What you have to do » Output every line of the data exactly as it appears.

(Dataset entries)
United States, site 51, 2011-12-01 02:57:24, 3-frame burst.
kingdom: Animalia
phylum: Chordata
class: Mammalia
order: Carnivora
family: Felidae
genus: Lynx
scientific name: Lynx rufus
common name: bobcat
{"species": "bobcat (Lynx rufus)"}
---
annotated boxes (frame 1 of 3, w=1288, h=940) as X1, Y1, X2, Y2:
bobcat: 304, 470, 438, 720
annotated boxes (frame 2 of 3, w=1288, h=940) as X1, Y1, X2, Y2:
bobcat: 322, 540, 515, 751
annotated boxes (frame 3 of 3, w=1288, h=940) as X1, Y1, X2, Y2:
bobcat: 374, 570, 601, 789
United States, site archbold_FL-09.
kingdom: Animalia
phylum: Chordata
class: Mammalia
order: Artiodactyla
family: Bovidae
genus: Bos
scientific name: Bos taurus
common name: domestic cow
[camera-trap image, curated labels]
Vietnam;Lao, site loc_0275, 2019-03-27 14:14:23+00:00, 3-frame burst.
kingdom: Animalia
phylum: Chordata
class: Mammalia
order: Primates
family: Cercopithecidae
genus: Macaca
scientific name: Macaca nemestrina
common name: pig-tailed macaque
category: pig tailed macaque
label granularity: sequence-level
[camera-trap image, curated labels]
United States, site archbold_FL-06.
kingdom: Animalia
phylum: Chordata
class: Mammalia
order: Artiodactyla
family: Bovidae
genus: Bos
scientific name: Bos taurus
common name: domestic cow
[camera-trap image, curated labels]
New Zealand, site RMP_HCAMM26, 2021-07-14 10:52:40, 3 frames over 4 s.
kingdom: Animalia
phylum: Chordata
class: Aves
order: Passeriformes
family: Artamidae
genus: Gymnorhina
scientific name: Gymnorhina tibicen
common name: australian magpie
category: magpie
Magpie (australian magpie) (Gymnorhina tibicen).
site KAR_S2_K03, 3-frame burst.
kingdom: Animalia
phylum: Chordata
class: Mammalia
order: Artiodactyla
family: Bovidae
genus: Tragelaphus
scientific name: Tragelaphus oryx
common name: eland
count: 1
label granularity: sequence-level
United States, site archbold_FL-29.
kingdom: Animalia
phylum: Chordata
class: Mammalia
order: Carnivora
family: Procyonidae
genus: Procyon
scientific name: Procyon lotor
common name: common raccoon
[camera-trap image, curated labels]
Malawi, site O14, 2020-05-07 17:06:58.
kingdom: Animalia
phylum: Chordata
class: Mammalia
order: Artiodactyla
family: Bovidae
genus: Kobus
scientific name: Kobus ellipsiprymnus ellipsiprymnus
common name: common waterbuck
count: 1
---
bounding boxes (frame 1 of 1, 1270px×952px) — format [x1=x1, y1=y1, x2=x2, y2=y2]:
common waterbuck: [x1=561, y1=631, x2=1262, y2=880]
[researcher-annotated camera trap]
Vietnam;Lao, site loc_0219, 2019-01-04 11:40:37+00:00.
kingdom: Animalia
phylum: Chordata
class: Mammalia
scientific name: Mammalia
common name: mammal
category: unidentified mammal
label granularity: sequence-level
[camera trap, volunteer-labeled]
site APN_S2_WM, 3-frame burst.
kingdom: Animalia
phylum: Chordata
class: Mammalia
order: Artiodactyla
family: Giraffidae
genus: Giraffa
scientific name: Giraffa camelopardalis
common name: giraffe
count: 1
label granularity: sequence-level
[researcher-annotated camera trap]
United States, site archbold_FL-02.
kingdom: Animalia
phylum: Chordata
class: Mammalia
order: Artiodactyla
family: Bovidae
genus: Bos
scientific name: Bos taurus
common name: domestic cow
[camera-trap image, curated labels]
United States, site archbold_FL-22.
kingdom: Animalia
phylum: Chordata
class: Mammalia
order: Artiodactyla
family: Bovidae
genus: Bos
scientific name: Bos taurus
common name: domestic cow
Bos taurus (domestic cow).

Exercise response »
United States, site 51, 2011-12-01 02:57:24, 3-frame burst.
kingdom: Animalia
phylum: Chordata
class: Mammalia
order: Carnivora
family: Felidae
genus: Lynx
scientific name: Lynx rufus
common name: bobcat
{"species": "bobcat (Lynx rufus)"}
---
annotated boxes (frame 1 of 3, w=1288, h=940) as X1, Y1, X2, Y2:
bobcat: 304, 470, 438, 720
annotated boxes (frame 2 of 3, w=1288, h=940) as X1, Y1, X2, Y2:
bobcat: 322, 540, 515, 751
annotated boxes (frame 3 of 3, w=1288, h=940) as X1, Y1, X2, Y2:
bobcat: 374, 570, 601, 789
United States, site archbold_FL-09.
kingdom: Animalia
phylum: Chordata
class: Mammalia
order: Artiodactyla
family: Bovidae
genus: Bos
scientific name: Bos taurus
common name: domestic cow
[camera-trap image, curated labels]
Vietnam;Lao, site loc_0275, 2019-03-27 14:14:23+00:00, 3-frame burst.
kingdom: Animalia
phylum: Chordata
class: Mammalia
order: Primates
family: Cercopithecidae
genus: Macaca
scientific name: Macaca nemestrina
common name: pig-tailed macaque
category: pig tailed macaque
label granularity: sequence-level
[camera-trap image, curated labels]
United States, site archbold_FL-06.
kingdom: Animalia
phylum: Chordata
class: Mammalia
order: Artiodactyla
family: Bovidae
genus: Bos
scientific name: Bos taurus
common name: domestic cow
[camera-trap image, curated labels]
New Zealand, site RMP_HCAMM26, 2021-07-14 10:52:40, 3 frames over 4 s.
kingdom: Animalia
phylum: Chordata
class: Aves
order: Passeriformes
family: Artamidae
genus: Gymnorhina
scientific name: Gymnorhina tibicen
common name: australian magpie
category: magpie
Magpie (australian magpie) (Gymnorhina tibicen).
site KAR_S2_K03, 3-frame burst.
kingdom: Animalia
phylum: Chordata
class: Mammalia
order: Artiodactyla
family: Bovidae
genus: Tragelaphus
scientific name: Tragelaphus oryx
common name: eland
count: 1
label granularity: sequence-level
United States, site archbold_FL-29.
kingdom: Animalia
phylum: Chordata
class: Mammalia
order: Carnivora
family: Procyonidae
genus: Procyon
scientific name: Procyon lotor
common name: common raccoon
[camera-trap image, curated labels]
Malawi, site O14, 2020-05-07 17:06:58.
kingdom: Animalia
phylum: Chordata
class: Mammalia
order: Artiodactyla
family: Bovidae
genus: Kobus
scientific name: Kobus ellipsiprymnus ellipsiprymnus
common name: common waterbuck
count: 1
---
bounding boxes (frame 1 of 1, 1270px×952px) — format [x1=x1, y1=y1, x2=x2, y2=y2]:
common waterbuck: [x1=561, y1=631, x2=1262, y2=880]
[researcher-annotated camera trap]
Vietnam;Lao, site loc_0219, 2019-01-04 11:40:37+00:00.
kingdom: Animalia
phylum: Chordata
class: Mammalia
scientific name: Mammalia
common name: mammal
category: unidentified mammal
label granularity: sequence-level
[camera trap, volunteer-labeled]
site APN_S2_WM, 3-frame burst.
kingdom: Animalia
phylum: Chordata
class: Mammalia
order: Artiodactyla
family: Giraffidae
genus: Giraffa
scientific name: Giraffa camelopardalis
common name: giraffe
count: 1
label granularity: sequence-level
[researcher-annotated camera trap]
United States, site archbold_FL-02.
kingdom: Animalia
phylum: Chordata
class: Mammalia
order: Artiodactyla
family: Bovidae
genus: Bos
scientific name: Bos taurus
common name: domestic cow
[camera-trap image, curated labels]
United States, site archbold_FL-22.
kingdom: Animalia
phylum: Chordata
class: Mammalia
order: Artiodactyla
family: Bovidae
genus: Bos
scientific name: Bos taurus
common name: domestic cow
Bos taurus (domestic cow).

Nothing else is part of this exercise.